Dollar weakness is today’s most eye-catching, but also most inexplicable market move. It isn’t fiscally related. We lost track on the latest twists on Capitol Hill regarding pre-election fiscal stimulus, but hold our line that a big boost won’t come ahead of the November 3 Presidential election. Risk sentiment isn’t pulling the strings either. European stocks opened strong, but gains completely melted away. US futures on the other hand do suggest that Friday’s late swoon will be undone at the opening bell. Rumours that a Republican Senator would present a regulatory bill against big tech this week, triggered that profit taking in Friday’s final trading hour. US real rates are another usual suspect to scrap of the trigger for USD-weakness list. They add 1 bp. The US yield curve bear steepens with (absolute) yields rising by 0.6 bps (2-yr) to 2.6 bps (30-yr). The German yield curve bull steepens marginally with yields falling by 0.5 bps (2-yr) to 0.1 bp (30-yr). Whatever the reason, the trade weighted dollar retreats after failing to regain the 94 mark last week. DXY falls towards 93.25. First support kicks in around 93 flat. EUR/USD bounces away from the low 1.17 area to change hands around EUR/USD 1.1780 currently. First intermediate resistance kicks in at 1.1831.

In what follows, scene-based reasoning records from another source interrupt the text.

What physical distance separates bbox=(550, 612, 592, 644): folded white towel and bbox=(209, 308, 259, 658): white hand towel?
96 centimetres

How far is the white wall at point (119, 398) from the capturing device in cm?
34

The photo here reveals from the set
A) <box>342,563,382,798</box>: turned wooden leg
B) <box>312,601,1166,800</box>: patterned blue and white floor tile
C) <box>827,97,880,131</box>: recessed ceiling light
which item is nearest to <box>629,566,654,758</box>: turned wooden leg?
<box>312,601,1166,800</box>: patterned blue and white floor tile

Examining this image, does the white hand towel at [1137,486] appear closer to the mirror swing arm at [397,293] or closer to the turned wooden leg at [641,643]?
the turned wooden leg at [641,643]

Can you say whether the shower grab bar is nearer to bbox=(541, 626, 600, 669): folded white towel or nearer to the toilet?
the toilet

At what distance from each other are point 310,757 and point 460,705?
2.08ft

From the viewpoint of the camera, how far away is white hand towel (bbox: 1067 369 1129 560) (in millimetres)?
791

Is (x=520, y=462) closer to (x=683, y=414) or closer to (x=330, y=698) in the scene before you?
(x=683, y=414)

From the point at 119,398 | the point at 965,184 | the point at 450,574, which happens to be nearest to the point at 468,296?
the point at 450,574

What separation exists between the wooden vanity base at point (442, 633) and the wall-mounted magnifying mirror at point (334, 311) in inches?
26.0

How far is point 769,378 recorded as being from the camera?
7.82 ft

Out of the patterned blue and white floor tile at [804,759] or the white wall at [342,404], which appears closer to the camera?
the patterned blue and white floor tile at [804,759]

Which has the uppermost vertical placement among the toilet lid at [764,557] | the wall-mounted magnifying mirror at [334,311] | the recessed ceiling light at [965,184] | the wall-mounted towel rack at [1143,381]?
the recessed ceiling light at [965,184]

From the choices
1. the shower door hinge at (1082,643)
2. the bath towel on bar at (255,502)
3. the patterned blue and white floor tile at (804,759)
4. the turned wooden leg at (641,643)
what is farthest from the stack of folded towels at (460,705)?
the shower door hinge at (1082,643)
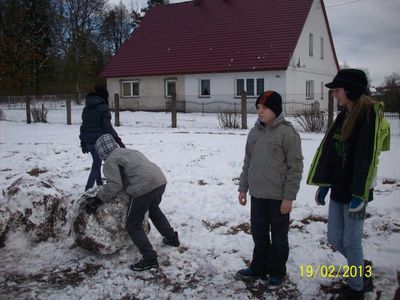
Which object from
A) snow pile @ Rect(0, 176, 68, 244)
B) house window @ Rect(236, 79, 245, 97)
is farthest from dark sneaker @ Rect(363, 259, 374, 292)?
house window @ Rect(236, 79, 245, 97)

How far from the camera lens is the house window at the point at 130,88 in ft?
92.6

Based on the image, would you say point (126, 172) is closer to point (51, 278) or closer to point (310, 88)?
point (51, 278)

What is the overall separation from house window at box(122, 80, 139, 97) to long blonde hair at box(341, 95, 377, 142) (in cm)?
2556

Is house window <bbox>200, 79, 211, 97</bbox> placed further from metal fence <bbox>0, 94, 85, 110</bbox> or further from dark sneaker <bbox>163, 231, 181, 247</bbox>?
dark sneaker <bbox>163, 231, 181, 247</bbox>

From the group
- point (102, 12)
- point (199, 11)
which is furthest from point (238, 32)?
point (102, 12)

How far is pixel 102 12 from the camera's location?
4728cm

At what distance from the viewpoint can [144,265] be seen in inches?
164

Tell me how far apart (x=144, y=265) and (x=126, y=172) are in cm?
93

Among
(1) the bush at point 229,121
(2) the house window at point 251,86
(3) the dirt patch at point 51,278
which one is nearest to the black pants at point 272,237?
(3) the dirt patch at point 51,278

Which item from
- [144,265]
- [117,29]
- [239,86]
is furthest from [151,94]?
[117,29]

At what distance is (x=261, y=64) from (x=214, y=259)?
19897 millimetres

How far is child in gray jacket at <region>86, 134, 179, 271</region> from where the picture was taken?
13.5ft

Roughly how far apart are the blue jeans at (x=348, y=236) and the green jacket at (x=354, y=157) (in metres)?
0.13

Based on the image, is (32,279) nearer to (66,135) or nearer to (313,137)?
(313,137)
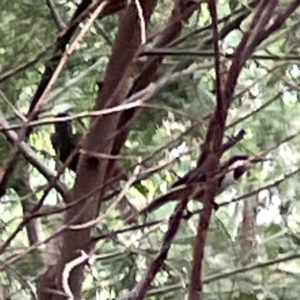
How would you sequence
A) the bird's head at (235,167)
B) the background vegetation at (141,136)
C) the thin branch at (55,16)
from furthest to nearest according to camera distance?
the thin branch at (55,16), the background vegetation at (141,136), the bird's head at (235,167)

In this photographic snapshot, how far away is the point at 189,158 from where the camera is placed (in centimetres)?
170

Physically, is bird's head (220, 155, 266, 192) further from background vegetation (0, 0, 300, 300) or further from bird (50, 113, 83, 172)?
bird (50, 113, 83, 172)

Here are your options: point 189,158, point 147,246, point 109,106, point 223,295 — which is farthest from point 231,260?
point 109,106

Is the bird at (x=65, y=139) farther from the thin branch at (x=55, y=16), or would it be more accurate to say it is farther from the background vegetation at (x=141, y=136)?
the thin branch at (x=55, y=16)

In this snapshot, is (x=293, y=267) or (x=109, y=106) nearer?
(x=109, y=106)

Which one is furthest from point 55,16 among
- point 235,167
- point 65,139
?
point 235,167

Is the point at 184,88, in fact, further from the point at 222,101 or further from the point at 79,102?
the point at 222,101

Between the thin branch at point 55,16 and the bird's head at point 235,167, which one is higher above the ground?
the thin branch at point 55,16

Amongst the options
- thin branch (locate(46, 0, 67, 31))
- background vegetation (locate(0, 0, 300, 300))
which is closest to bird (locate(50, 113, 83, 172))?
background vegetation (locate(0, 0, 300, 300))

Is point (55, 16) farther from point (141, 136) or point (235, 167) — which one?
point (235, 167)

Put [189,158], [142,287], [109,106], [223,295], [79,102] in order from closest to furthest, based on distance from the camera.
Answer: [142,287] → [109,106] → [223,295] → [79,102] → [189,158]

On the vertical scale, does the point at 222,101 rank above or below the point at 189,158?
below

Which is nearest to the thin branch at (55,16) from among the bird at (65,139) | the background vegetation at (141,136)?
the background vegetation at (141,136)

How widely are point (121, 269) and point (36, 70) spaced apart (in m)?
0.43
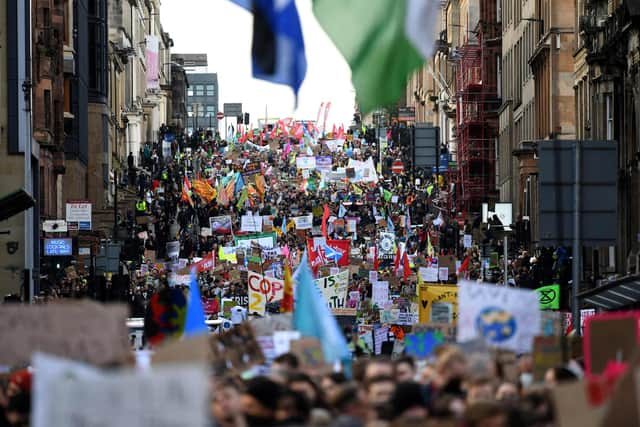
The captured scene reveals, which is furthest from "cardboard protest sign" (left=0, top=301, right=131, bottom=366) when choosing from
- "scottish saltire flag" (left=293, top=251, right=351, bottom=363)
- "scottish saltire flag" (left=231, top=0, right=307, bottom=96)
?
"scottish saltire flag" (left=231, top=0, right=307, bottom=96)

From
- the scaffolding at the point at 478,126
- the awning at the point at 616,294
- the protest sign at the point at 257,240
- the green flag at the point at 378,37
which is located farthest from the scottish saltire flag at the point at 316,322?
the scaffolding at the point at 478,126

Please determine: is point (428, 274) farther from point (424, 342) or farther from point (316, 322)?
point (316, 322)

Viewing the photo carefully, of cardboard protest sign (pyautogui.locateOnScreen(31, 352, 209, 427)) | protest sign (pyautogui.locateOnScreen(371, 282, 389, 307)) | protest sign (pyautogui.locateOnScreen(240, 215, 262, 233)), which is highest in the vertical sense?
protest sign (pyautogui.locateOnScreen(240, 215, 262, 233))

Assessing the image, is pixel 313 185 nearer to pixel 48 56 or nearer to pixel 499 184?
pixel 499 184

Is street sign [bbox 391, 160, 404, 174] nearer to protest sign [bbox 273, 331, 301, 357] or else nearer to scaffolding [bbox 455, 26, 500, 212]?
scaffolding [bbox 455, 26, 500, 212]

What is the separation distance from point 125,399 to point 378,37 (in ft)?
32.9

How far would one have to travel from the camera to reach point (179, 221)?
103438mm

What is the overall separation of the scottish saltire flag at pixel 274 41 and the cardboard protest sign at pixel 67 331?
6.08 m

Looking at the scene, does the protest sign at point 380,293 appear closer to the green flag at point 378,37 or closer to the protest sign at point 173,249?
the protest sign at point 173,249

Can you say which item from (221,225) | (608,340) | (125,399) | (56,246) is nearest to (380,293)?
(56,246)

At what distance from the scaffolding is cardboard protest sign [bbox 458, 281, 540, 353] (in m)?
81.3

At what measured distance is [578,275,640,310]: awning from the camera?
3147 centimetres

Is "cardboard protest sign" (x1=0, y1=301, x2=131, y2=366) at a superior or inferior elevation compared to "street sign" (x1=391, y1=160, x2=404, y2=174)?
inferior

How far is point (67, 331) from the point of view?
12.1 meters
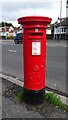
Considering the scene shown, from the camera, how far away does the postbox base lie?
2.86m

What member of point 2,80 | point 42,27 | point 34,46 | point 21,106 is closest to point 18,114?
point 21,106

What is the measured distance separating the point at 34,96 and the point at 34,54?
0.86m

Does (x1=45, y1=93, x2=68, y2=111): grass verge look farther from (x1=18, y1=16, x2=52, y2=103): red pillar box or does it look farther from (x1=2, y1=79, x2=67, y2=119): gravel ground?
(x1=18, y1=16, x2=52, y2=103): red pillar box

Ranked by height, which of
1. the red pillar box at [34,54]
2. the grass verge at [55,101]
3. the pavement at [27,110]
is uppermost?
the red pillar box at [34,54]

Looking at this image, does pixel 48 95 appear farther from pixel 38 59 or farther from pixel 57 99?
pixel 38 59

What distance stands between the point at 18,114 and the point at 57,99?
881mm

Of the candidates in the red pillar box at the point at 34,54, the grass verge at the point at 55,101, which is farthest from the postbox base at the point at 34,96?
the grass verge at the point at 55,101

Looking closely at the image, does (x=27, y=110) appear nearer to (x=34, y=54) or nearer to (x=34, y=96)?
(x=34, y=96)

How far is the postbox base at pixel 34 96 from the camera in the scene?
286cm

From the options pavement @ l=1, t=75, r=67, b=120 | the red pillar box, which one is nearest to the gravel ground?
pavement @ l=1, t=75, r=67, b=120

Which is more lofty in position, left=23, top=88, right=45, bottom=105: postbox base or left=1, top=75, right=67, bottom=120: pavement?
left=23, top=88, right=45, bottom=105: postbox base

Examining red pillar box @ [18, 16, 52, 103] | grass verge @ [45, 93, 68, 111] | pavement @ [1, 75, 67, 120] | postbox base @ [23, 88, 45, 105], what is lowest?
pavement @ [1, 75, 67, 120]

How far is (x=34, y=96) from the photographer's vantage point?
9.41 feet

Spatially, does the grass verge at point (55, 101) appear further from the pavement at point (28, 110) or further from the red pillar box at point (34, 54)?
the red pillar box at point (34, 54)
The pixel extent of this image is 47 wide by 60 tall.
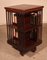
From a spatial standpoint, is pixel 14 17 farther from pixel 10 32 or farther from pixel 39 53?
pixel 39 53

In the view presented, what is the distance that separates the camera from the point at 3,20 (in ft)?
8.44

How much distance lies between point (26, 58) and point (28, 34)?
0.29 meters

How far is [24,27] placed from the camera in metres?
1.47

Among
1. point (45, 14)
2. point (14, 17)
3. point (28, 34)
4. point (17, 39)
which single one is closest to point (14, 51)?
point (17, 39)

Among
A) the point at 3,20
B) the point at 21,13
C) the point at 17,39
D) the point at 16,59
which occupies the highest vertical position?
the point at 21,13

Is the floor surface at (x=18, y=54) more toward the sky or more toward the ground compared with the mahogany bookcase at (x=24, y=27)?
more toward the ground

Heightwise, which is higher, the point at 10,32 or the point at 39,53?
the point at 10,32

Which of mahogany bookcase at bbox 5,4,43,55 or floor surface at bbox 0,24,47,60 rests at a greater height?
mahogany bookcase at bbox 5,4,43,55

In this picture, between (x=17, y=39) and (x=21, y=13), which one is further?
(x=17, y=39)

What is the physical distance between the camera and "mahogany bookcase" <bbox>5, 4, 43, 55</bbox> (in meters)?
1.47

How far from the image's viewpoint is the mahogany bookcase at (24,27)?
4.81 feet

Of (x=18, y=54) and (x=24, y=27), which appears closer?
(x=24, y=27)

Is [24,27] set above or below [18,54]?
above

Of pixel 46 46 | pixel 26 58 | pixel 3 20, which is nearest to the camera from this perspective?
pixel 26 58
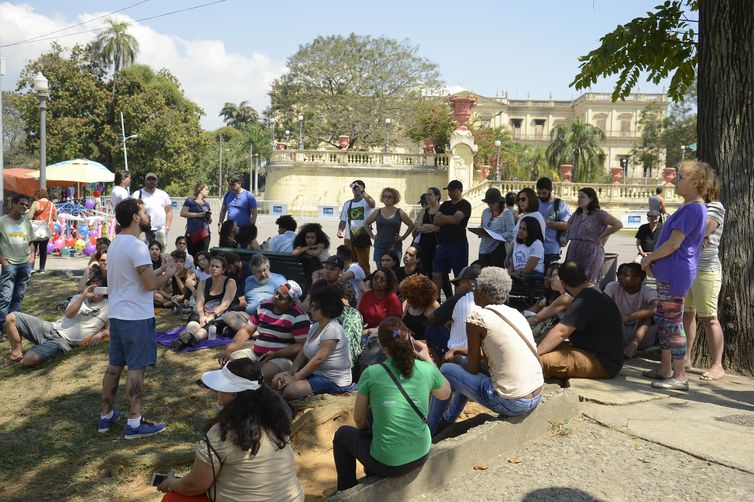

Sterling had quite some weekend news to digest. Initially, it coped well despite the inconclusive EU Summit and a Moody’s UK credit rating downgrade (Aa2 to Aa3). Investor hope that the UK House of Lords can cut the sharp edges of UK PM Johnson’s UK internal market bill, thereby unlocking the stalemate between the EU and UK on trade. However, as European risk sentiment soured, so did the UK currency. EUR/GBP shows a V-shaped trading pattern, bouncing back from 0.9020 to 0.9070. We expect volatility to remain part of investors’ daily lives between now and end October/early November; the final deadline for an accord which next needs to be ratified and implemented before the end of the year.
10-yr yield spread changes vs Germany widen by up to 4 bps today with Greece and Italy underperforming. The FT reports that this year’s EMU government budgets will be nearly €1tn this year, or 8.9% of GDP. That’s way more than the previous record spending in 2010, when the EMU budget deficit was 6.6% of GDP. Four countries exceed the 10% of GDP threshold: Spain, Italy, Belgium and France. Belgium in any case is well advanced in funding this year’s costs. Thanks to today’s OLO auction (€1.8bn), the debt agency already completed 91.41% of this year’s €46.5bn OLO funding need. The EU today announced near term (likely tomorrow) syndications (10y & 20y) of its first social bonds to fund SURE (temporary Support to mitigate Unemployment Risks in an Emergency).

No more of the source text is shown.